Condición: Relación padre/madre e hijos


Te quiero


Al primero lo perdió antes de que pudiera conocerlo. Se desvaneció entre sábanas manchadas de sangre y Lysa lo lloró, porque habría querido algo que la uniese para siempre a Petyr.

El segundo llegó a dar patadas en su vientre. Lysa no amaba al hombre con el que había concebido a ese bebé, pero decidió que lo querría a él. Se lo decía cada vez que lo sentía moverse en su interior. «Te quiero. Te quiero, mi niño».

Se lo dijo cuando lo pusieron entre sus brazos, amoratado y sin vida.

Se lo repitió al tercer niño; y a la cuarta, que resultó ser una niña. Cuando se la entregaron, otro pequeño cuerpo inerte, lo único que pudo pensar es que todos acabarían igual: envueltos en mortajas, acunados por Hermanas Silenciosas, durmiendo en la tierra. Dejándola sin nada a lo que amar.

A su quinto bebé nunca le habló. Sabía lo que ocurriría.

Tampoco al sexto. Para aquel entonces ya no solo había perdido las palabras, sino también las lágrimas. Las lunas eran una cuenta atrás hacia un final, no un principio.

Por ello fue una sorpresa recibir un niño vivo.
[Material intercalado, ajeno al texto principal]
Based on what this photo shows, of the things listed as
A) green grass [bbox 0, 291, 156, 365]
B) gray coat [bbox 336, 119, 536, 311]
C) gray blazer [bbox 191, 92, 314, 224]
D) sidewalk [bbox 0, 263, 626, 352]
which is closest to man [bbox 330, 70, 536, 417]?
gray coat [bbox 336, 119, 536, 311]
Lo contempló tras largas horas tras el parto, temiendo que en cualquier momento su llanto débil se apagase.

Pero no ocurrió. Era un bebé frágil y pequeño, pero sobrevivió. «Te quiero», se atrevió a decir de nuevo.

Así fue como Robyn Arryn acabó cargando sobre sus espaldas el amor que debería haberse repartido entre seis hijos más.


NA.

Lysa no es santo de mi devoción y, sin embargo, creo que estoy escribiendo más sobre ella que sobre nadie. Lo que tienen las historias trágicas, oye.